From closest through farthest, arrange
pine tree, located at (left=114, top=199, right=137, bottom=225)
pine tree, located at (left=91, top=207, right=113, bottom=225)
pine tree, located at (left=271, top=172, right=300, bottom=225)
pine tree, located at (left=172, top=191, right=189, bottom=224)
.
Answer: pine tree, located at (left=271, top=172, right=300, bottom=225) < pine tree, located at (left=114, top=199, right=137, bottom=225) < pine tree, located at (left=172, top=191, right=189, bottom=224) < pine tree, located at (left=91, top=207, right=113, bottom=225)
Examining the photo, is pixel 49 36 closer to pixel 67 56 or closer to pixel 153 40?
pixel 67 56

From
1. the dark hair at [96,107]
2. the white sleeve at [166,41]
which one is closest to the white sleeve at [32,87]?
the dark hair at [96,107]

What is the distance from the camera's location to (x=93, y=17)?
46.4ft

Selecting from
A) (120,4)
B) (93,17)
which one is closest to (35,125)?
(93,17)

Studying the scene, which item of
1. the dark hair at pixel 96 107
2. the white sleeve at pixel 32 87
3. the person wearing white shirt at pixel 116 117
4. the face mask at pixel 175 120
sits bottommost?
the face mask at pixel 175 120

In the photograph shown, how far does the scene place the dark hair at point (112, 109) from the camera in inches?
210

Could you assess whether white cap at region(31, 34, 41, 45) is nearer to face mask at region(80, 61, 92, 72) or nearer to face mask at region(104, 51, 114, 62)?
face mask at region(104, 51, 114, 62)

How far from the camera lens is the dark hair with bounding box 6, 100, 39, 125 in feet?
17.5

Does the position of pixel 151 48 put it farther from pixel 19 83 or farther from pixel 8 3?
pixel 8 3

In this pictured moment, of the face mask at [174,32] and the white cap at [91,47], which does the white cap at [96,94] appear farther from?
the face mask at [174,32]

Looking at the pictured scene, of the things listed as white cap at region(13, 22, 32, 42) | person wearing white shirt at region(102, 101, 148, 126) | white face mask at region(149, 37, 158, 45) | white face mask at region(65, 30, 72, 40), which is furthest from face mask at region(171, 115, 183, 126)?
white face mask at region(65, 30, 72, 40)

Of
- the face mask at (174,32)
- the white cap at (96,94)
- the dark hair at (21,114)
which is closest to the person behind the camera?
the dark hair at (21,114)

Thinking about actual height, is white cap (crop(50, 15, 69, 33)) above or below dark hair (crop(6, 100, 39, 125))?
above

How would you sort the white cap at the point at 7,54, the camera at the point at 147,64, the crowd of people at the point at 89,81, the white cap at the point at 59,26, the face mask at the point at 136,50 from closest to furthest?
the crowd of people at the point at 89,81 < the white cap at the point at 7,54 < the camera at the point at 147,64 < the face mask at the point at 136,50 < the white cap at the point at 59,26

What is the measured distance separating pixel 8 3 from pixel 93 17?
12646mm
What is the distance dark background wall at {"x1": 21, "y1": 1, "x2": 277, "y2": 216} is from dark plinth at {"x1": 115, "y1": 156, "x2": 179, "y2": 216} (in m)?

------------------------------------------------------------------------

◆ **What is needed**
Revise the records above so that every "white sleeve" becomes "gray sleeve", and leave all other text in them unchanged.

◆ **Written answer**
From closest through farthest, arrange
pine tree, located at (left=114, top=199, right=137, bottom=225)
pine tree, located at (left=91, top=207, right=113, bottom=225)
pine tree, located at (left=271, top=172, right=300, bottom=225)
pine tree, located at (left=172, top=191, right=189, bottom=224)
.
Answer: pine tree, located at (left=271, top=172, right=300, bottom=225) < pine tree, located at (left=114, top=199, right=137, bottom=225) < pine tree, located at (left=172, top=191, right=189, bottom=224) < pine tree, located at (left=91, top=207, right=113, bottom=225)
Examining the photo, is pixel 49 36 closer to pixel 67 56 or closer to pixel 153 40?
pixel 67 56

From
1. the dark hair at [96,107]
2. the gray sleeve at [166,41]
which one is closest to the gray sleeve at [32,87]?
the dark hair at [96,107]

What is the distance from the camera's location to (x=93, y=17)?
46.4ft

Selecting from
A) (120,4)
B) (93,17)
which one is closest to (35,125)?
(93,17)

Studying the scene, which item of
1. the dark hair at pixel 96 107
2. the gray sleeve at pixel 32 87
3. the person wearing white shirt at pixel 116 117
4. the face mask at pixel 175 120
sits bottommost?
the face mask at pixel 175 120

In the photograph shown, how far does the scene place the dark hair at point (112, 109) from the camera in inches?
210

Could you assess whether white cap at region(31, 34, 41, 45) is nearer to face mask at region(80, 61, 92, 72) or nearer to face mask at region(104, 51, 114, 62)?
face mask at region(104, 51, 114, 62)

How far from the camera lens is the dark hair with bounding box 6, 100, 39, 125 in feet?
17.5

Does the position of pixel 151 48 put it farther from pixel 19 83 or farther from pixel 8 3?
pixel 8 3

In this pictured moment, of the face mask at [174,32] and the white cap at [91,47], which does the white cap at [96,94] appear farther from?
the face mask at [174,32]

Looking at the pictured scene, of the things listed as white cap at region(13, 22, 32, 42) | person wearing white shirt at region(102, 101, 148, 126) | white face mask at region(149, 37, 158, 45) | white face mask at region(65, 30, 72, 40), which is furthest from face mask at region(171, 115, 183, 126)?
white face mask at region(65, 30, 72, 40)

Of
- the face mask at (174,32)
- the white cap at (96,94)
- the dark hair at (21,114)
which is closest to the person behind the camera?
the dark hair at (21,114)

Thinking about actual height, is white cap (crop(50, 15, 69, 33)) above or below dark hair (crop(6, 100, 39, 125))?
above

How would you sort the white cap at the point at 7,54, the camera at the point at 147,64, the crowd of people at the point at 89,81, the white cap at the point at 59,26, the face mask at the point at 136,50 from closest to furthest?
the crowd of people at the point at 89,81 < the white cap at the point at 7,54 < the camera at the point at 147,64 < the face mask at the point at 136,50 < the white cap at the point at 59,26

What is the measured distance separating pixel 8 3 from pixel 93 17?
12646mm
What is the distance dark background wall at {"x1": 21, "y1": 1, "x2": 277, "y2": 216} is from dark plinth at {"x1": 115, "y1": 156, "x2": 179, "y2": 216} (in m)?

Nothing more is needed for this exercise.